In example 2, the sensor circuit of example 1 can optionally include an implantable cardiac signal sensing circuit configured to produce a sensed cardiac signal representative of cardiac activity of a subject, and the pathology detection circuit is optionally configured to detect a first episode of arrhythmia using the sensed cardiac signal, deem that the first episode of arrhythmia has ended, detect at least one second episode of arrhythmia using the sensed cardiac signal, and indicate the first and second episodes of arrhythmia as one episode of arrhythmia if the first and second episodes are detected within the specified time interval.
In example 3, the pathology detection circuit of any one or more of examples 1 or 2 can optionally be configured to adjust at least one arrhythmia detection parameter when one or more arrhythmia episodes are detected within the specified time interval of a previous arrhythmia episode.

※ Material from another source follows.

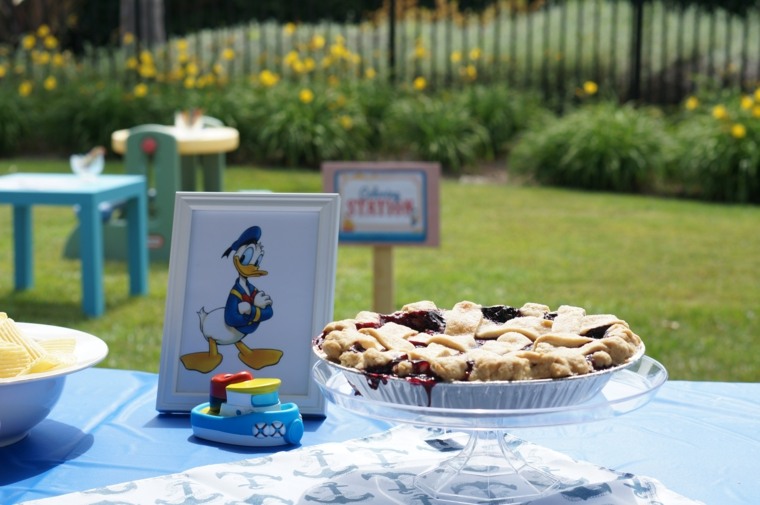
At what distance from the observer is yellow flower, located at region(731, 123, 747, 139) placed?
8891 millimetres

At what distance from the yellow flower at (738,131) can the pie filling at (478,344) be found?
7.77 meters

In example 4, when multiple tachyarrhythmia episodes are detected within the specified time interval, the pathology detection circuit of any one or more of examples 1-3 can optionally be configured to reduce an atrial tachyarrhythmia response entry count, increase an atrial tachyarrhythmia response exit count, or reduce a tachyarrhythmia detection rate zone threshold.
In example 5, the pathology detection circuit of any one or more of examples 1-4 can optionally be configured to determine whether the first and second episodes are one episode of arrhythmia by applying an additional detection criterion to the first and second arrhythmia episodes when the second episode is detected within the specified time interval, and indicate the first and second episodes of arrhythmia as one episode of arrhythmia according to the additional detection criterion.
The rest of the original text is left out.